▶ [Text]:
While CIF lists many donors and has helped many, many people in its two decades and counting, Schroeder would like to increase awareness. While of course not wishing for natural disasters to happen to anyone, she knows that when they do happen there are more people in need who could be applying.  

The topic of raising awareness comes up a lot when speaking to Schroeder. When not raising awareness—and dollars—for CIF, Schroeder has a passion for raising up the collision repair industry as a whole through awareness. 

“My personal goal that I hope the industry would buy into is making more people aware of what the collision industry means today,” says Schroeder. “That it is not a secondary choice, that it has great opportunities for people that enjoy working with their hands or computers or managing. This is a great industry.” 

At the January Collision Industry Conference in Palm Springs, California, Schroeder wasn’t originally a scheduled speaker. But with the largest assembled crowd in CIC history in front of her, she took to the podium shortly after the lunch break to make a passionate appeal to raise the profile of the collision repair industry to help solve its biggest challenges. She entreated the professionals in the room to unite under a mission statement to this effect, and advocated for some methods of promotion including getting a celebrity endorser aligned with the automotive industry. 

“I would call it a personal plea, that we all need to work together for the benefit of everybody,” says Schroeder. “That's basically my goal. This is my larger picture that I want to work on.”

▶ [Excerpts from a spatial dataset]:

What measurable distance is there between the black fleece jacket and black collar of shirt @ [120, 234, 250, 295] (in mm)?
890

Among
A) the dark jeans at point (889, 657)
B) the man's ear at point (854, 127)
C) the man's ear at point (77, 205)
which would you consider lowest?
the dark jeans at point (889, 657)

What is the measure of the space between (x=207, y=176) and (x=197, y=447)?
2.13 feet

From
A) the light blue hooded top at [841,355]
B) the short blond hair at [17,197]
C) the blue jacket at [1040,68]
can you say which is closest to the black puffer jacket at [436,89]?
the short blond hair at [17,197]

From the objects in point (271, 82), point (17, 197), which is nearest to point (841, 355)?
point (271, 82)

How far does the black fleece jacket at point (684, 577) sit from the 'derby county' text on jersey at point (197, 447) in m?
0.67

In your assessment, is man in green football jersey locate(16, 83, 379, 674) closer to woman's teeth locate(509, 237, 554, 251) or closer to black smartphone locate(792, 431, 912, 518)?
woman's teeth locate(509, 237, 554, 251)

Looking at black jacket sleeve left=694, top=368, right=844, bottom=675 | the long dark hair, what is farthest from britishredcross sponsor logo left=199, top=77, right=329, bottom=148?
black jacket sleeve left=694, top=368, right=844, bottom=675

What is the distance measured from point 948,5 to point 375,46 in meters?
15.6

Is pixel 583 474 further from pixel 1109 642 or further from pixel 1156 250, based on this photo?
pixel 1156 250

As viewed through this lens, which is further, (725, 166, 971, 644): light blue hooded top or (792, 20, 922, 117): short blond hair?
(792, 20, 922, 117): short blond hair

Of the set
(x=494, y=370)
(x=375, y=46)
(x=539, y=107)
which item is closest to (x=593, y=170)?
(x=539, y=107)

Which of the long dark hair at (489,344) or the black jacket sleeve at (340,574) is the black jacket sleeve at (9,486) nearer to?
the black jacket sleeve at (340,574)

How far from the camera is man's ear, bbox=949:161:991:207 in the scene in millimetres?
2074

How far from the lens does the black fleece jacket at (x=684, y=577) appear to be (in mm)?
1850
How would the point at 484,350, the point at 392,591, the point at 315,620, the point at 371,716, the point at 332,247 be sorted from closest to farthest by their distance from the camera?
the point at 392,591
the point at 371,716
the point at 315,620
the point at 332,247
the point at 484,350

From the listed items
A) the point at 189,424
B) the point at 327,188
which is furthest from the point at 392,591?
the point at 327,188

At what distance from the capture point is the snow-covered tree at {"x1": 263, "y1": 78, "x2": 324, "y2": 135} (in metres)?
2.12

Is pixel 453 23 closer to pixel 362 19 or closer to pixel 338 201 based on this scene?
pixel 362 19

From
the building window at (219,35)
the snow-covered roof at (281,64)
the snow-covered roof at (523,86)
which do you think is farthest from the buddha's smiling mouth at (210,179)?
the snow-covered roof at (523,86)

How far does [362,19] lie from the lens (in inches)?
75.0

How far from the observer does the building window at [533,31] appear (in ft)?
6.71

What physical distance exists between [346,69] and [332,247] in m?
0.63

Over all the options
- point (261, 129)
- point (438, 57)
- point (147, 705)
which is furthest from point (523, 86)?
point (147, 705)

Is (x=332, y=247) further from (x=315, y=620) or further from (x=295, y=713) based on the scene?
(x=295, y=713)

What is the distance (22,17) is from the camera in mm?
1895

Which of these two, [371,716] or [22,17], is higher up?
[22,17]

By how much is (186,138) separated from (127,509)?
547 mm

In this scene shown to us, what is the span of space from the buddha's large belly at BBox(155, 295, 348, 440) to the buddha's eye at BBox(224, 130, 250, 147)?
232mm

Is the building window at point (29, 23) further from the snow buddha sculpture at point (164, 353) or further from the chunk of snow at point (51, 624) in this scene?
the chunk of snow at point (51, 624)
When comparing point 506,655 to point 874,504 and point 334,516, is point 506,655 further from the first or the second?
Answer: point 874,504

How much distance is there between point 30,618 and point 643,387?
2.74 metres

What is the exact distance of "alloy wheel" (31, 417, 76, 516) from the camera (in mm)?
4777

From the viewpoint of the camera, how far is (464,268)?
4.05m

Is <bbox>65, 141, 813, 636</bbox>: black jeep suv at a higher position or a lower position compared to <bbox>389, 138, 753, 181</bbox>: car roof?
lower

▶ [What this task involves]: Repeat the stretch of the text about Schroeder and the collision repair industry from "While CIF lists" through "could be applying.". Rely only on the text, not the entries.

▶ [Expected answer]:
While CIF lists many donors and has helped many, many people in its two decades and counting, Schroeder would like to increase awareness. While of course not wishing for natural disasters to happen to anyone, she knows that when they do happen there are more people in need who could be applying.